What's an Oncologist?


I was told I needed to see an oncologist.  I didn't even know what an oncologist was at the time.  My surgeon recommended a Dr. Wilberto Nieves, a gynological oncologist associated with the Cancer Institute of New Jersey and Robert Wood Johnson.  I made an appointment for the following week.  We left my surgeon and headed to my apartment to bring more clothes to my mother’s house.  I cried on the way home, all of a sudden scared for myself.  I wasn’t sure what was happening or why it was happening, but from the serious tone my surgeon took for the rest of that appointment, I knew my problems weren’t over.  Nobody in my family had ever had cancer, and I did not understand how cancerous cells sprang up in my young adult body.  How long had they been there, and why?  What did I do wrong?  It turns out, there was no answer to these questions.

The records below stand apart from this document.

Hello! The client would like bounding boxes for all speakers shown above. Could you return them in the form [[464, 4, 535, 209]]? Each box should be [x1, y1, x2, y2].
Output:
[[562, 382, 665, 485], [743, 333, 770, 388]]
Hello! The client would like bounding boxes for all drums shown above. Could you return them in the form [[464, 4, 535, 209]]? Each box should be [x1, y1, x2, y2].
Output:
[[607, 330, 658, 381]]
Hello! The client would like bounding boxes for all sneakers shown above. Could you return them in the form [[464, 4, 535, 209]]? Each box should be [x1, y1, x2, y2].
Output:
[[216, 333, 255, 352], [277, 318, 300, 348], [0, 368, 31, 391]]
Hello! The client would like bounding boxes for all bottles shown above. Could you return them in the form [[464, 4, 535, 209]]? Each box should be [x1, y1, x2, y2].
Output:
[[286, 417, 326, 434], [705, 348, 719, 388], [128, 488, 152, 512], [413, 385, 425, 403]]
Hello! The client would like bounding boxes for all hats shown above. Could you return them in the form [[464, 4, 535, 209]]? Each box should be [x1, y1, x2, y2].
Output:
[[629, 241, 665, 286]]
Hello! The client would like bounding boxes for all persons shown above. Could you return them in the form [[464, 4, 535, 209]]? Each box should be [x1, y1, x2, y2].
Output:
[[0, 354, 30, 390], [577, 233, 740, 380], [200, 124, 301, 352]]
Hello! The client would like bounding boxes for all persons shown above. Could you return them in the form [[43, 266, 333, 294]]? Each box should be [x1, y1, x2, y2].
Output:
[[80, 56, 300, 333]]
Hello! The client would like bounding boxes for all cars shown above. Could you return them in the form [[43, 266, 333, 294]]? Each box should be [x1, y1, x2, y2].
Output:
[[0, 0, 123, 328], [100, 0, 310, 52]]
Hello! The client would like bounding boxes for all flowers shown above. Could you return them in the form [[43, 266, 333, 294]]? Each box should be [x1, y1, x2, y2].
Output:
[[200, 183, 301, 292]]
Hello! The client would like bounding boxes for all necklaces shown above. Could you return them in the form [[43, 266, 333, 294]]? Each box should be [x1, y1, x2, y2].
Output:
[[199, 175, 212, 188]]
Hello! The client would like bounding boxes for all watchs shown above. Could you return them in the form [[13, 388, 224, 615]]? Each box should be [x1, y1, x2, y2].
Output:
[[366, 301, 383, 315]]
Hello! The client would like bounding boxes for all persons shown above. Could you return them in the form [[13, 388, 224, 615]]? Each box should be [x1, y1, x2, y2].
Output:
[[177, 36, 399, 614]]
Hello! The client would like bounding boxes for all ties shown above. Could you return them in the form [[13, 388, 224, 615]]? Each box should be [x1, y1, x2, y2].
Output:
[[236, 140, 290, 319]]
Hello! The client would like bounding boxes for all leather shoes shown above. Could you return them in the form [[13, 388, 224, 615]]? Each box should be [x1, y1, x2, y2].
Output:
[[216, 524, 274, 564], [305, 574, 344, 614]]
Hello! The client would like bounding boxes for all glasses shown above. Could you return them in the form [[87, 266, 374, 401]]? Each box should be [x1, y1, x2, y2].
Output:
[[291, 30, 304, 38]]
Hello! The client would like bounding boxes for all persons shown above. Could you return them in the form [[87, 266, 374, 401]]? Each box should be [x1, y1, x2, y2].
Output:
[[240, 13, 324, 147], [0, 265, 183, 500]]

I cried in the car on the way home from New Brunswick that day, but only briefly, and perhaps only because my mother insisted on calling my father and telling him the news on speakerphone.  My father suffered from a severe stroke three years back, and ever since has become more emotional and sentimental as one of the side affects.  He immediately began crying on the phone—silently, but I am too familiar with his characteristic silent sobbing to know better.  I did not become physically upset about the possible predicament I was in until I heard his weeping on the phone.  *A side note about ‘crying’ in general: I am the type of person who needs to know solid facts before I react to anything, and there was too much unknown at this point.  After all, the tumor was removed and that could mean all the cancer was out already!  It was possible my problems were over, and that my body was over this turmoil.  Who knew.  However if I see or hear one of my parents crying, which until recently was a rare occurrence, I in turn react and start tearing up.  Furthermore, since I have become seriously ill, I have become much more easily triggered emotionally by things people say and do around me.  In fact, I would say I hardly ever cried before, perhaps a few times a year.  Something as simple as my sister taking notice that my nausea (from the chemo) is especially overwhelming me and bringing me a hot cup of ginger tea will cause my eyes to well up with tears, just because, it astounds me that someone, especially a teenager, can be that nurturing and attentive.  And the fact that I have never been that nurturing to her makes me feel like a terrible person who really needs to re-evaluate how I treat people, especially those who care for me.